Helmed by Ric Roman Waugh with a script penned by Chris Sparling, Greenland plays out a bog-standard disaster flick. The day begins like any other as we see the Garritys in their everyday domestic routine. Then catastrophe strikes as the first fragment hits. From here, the screenplay is a collection of loosely connected scenes showing the world falling apart. Offering little in the way of surprises, the movie retraces the same steps seen in other genre films: seemingly kind people turn on each other, areas are devastated and the protagonists narrowly avoid cataclysmic events through sheer luck.
While these sequences offer a large spectacle even on the small screen, the entire plot is weighed down by the vast amount of them. Shots like these are so numerous, in fact, that many are resolved almost instantaneously. Having virtually no relevance to what precedes them, many of them could have been cut. The extraneous padding of the narrative is so bad that by the time the family has their (what should be) climactic reunion, there is a staggering 40 minutes left in the runtime. It’s only at this point when the main goal of reaching safety is introduced. It’s like the script is merging two features together and hoping for the best.

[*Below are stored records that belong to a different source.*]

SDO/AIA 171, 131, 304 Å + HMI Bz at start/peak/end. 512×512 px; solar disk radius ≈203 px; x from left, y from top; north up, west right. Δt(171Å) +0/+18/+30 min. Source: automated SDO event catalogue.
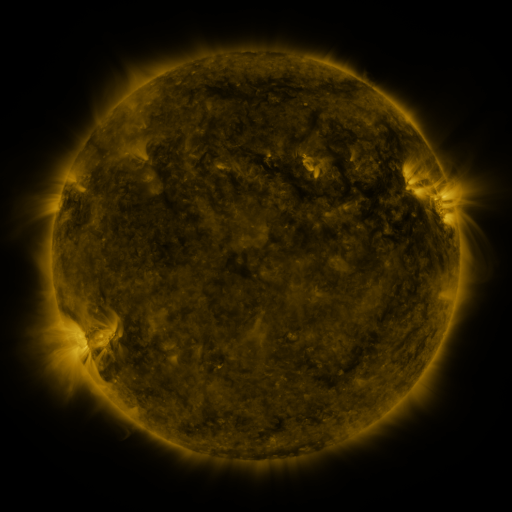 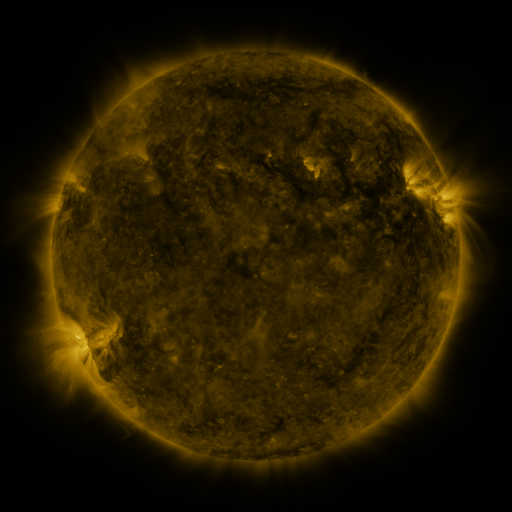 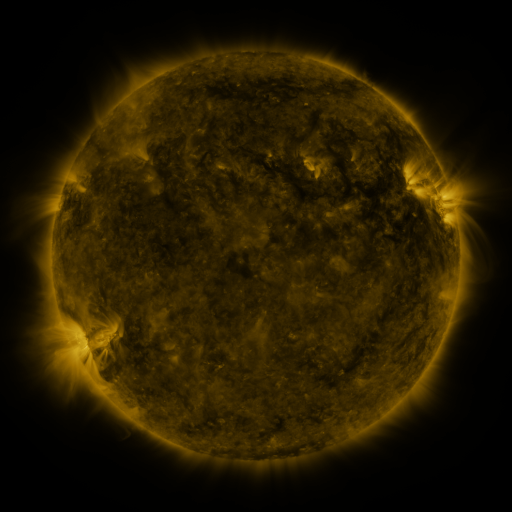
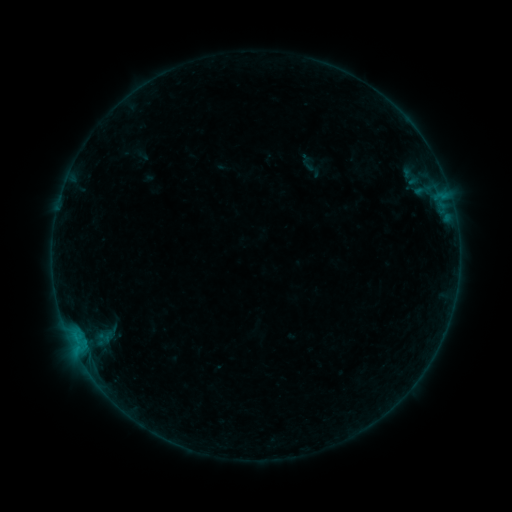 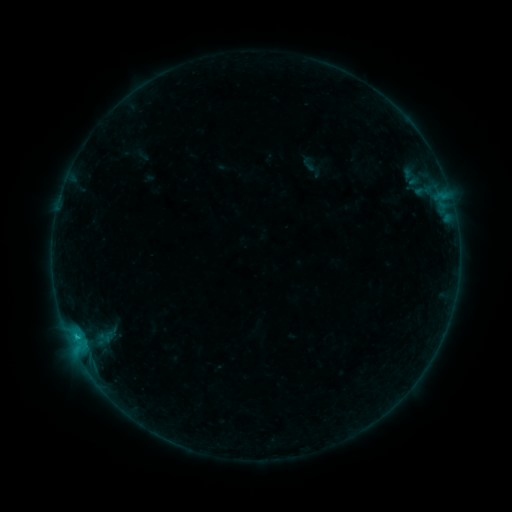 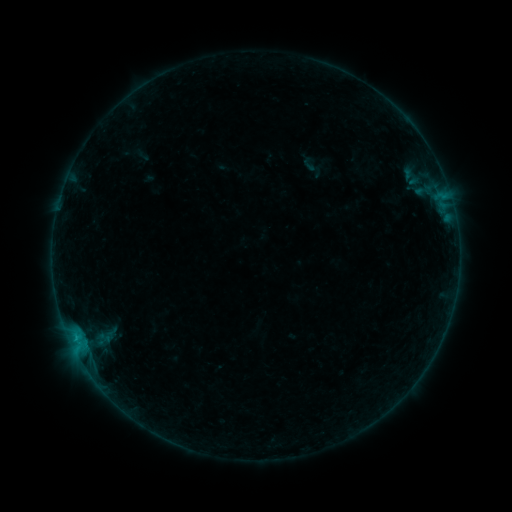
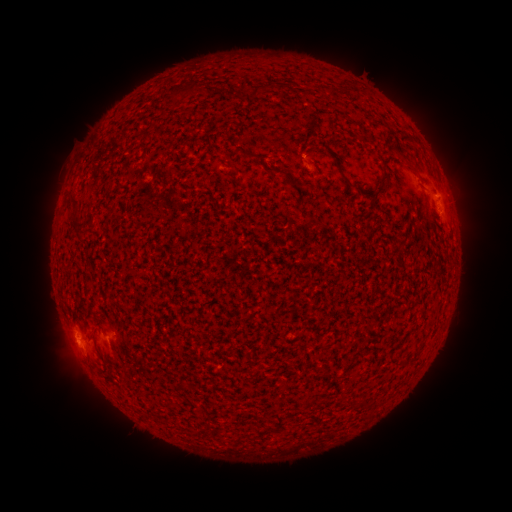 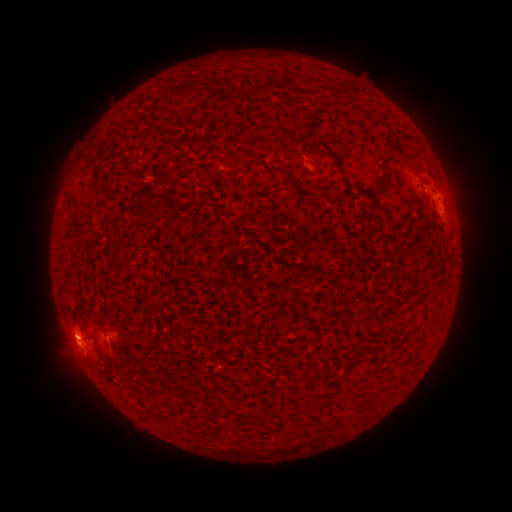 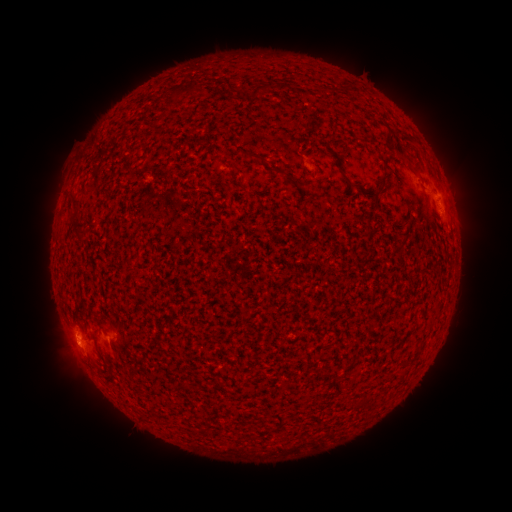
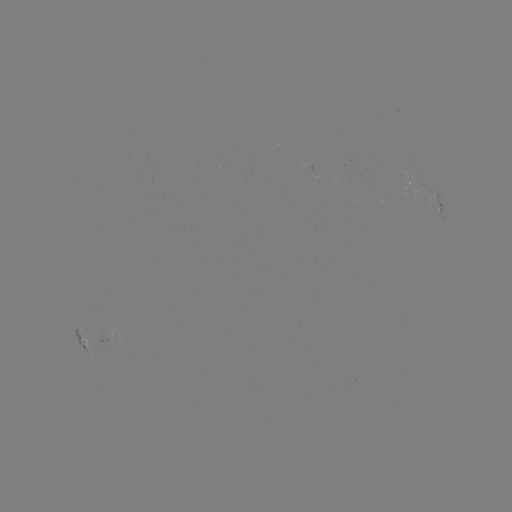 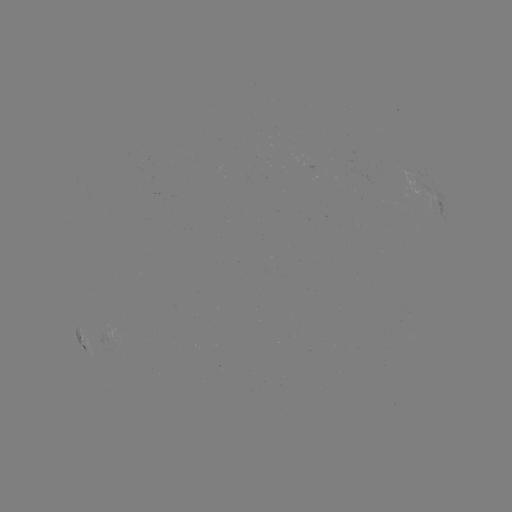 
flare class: B4.1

However, despite the disastrous pacing, what makes Greenland work far better than it should is the accomplishments of its central cast. Butler (who speaks in his native Scottish accent with noticeable American twangs), Baccarin and Floyd especially give far stronger performances than this picture deserves. Glen Scott, who only appears onscreen for a few minutes, provides a staggeringly emotional portrayal. When actors like these are bringing their A-game, it’s impossible not to become invested in their characters’ plights.
Its script might be a broken mess, but the phenomenal performances are what saves Greenland from being a total disaster.
Greenland is released digitally on demand on 5th February 2021.